It’s one reason he is so keen on passing rather than scoring.

“For me, the assists mean my teammates have to score,” Ton said. “I have a good corps of players playing with me, so I have the opportunity to contribute with assists. Sometimes I’d rather see my teammates happy. When they score, they are happy. I like to pass and I like it when it’s been a good play for them to score. It makes me happier than when I score.”

Indeed, there are times when Ton can be too unselfish. Brooks said he has pleaded with Ton to shoot, and opposing defenses are usually geared to cutting off his passing lanes and enticing him to fire jumpers instead.

His reluctance to shoot hasn’t cooled interest from colleges.
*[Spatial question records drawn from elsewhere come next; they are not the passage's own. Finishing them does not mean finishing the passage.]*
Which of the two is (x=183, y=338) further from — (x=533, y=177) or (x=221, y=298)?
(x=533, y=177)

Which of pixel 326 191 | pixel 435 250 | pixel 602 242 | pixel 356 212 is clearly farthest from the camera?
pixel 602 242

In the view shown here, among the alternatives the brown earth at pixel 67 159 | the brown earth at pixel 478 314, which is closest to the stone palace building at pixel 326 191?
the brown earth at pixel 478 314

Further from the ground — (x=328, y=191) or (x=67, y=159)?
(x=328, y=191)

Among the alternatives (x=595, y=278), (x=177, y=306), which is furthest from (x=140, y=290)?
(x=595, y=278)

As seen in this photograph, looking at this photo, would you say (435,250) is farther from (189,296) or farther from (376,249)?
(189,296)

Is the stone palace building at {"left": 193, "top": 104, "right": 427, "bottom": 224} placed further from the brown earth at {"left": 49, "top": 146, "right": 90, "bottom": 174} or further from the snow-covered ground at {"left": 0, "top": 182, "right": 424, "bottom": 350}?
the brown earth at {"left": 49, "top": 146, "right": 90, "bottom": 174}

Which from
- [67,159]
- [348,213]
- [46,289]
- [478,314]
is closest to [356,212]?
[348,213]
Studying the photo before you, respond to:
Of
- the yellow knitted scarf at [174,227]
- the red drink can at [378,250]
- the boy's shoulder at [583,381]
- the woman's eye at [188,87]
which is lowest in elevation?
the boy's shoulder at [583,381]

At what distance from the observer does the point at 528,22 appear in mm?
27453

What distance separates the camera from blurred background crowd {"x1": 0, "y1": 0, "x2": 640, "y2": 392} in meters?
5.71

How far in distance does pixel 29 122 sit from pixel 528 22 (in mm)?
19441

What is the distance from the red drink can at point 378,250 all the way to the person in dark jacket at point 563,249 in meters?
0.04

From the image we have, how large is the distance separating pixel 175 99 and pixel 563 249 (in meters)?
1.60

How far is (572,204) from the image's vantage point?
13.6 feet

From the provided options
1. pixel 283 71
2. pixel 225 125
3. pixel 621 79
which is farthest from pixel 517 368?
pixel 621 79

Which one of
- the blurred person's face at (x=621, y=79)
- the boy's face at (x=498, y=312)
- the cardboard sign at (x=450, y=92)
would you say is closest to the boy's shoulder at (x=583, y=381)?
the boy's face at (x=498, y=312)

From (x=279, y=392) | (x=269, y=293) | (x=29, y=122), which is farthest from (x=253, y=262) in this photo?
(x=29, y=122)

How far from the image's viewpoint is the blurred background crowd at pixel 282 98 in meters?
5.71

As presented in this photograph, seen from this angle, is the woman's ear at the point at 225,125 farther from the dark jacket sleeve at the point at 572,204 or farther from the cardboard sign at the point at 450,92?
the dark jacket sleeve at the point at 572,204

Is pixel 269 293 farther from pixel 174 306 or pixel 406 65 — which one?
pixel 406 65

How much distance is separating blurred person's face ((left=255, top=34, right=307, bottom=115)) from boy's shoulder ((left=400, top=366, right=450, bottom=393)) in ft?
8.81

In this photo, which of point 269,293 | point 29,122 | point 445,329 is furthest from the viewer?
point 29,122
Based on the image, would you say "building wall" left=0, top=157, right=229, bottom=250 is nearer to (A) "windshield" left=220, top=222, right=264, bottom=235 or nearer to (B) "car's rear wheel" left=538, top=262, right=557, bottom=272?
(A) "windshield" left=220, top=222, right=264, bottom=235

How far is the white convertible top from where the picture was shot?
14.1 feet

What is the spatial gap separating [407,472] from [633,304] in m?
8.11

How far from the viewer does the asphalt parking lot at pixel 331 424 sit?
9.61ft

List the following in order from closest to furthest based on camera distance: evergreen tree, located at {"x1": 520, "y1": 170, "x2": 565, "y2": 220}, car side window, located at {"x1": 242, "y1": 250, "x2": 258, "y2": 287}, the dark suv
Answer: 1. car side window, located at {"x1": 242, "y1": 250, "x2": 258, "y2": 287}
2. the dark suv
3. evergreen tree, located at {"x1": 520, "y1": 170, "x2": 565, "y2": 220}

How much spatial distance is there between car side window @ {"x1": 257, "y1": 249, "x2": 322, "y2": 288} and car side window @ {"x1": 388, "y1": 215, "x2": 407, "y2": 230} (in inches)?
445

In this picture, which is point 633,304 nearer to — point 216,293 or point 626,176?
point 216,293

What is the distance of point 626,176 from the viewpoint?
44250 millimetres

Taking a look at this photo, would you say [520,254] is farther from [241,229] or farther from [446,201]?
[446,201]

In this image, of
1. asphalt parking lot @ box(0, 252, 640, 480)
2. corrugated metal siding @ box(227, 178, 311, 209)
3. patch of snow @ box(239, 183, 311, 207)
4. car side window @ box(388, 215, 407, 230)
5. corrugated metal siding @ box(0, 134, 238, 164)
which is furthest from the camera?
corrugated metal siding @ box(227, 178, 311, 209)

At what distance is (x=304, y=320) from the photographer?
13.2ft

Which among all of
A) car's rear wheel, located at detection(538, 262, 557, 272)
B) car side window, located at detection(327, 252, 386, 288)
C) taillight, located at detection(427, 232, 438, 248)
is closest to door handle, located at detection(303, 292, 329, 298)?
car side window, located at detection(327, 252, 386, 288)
According to Brooks, Eastern Montana, Wyoming, Cal State Fullerton, Long Beach State and Tulsa have been making steady inquires about Ton. “(Tulsa Coach) Tubby Smith told me in Phoenix last summer that (Ton) is as good a point guard as he’s seen,” Brooks said.

College is important to Ton, basketball or otherwise; he plans to return to Turkey once he completes his schooling.

“I want to play on our national team, represent my country,” Ton said. “Maybe an Olympics, playing (the U.S.) Dream Team IV or V. That would be the ultimate for me.”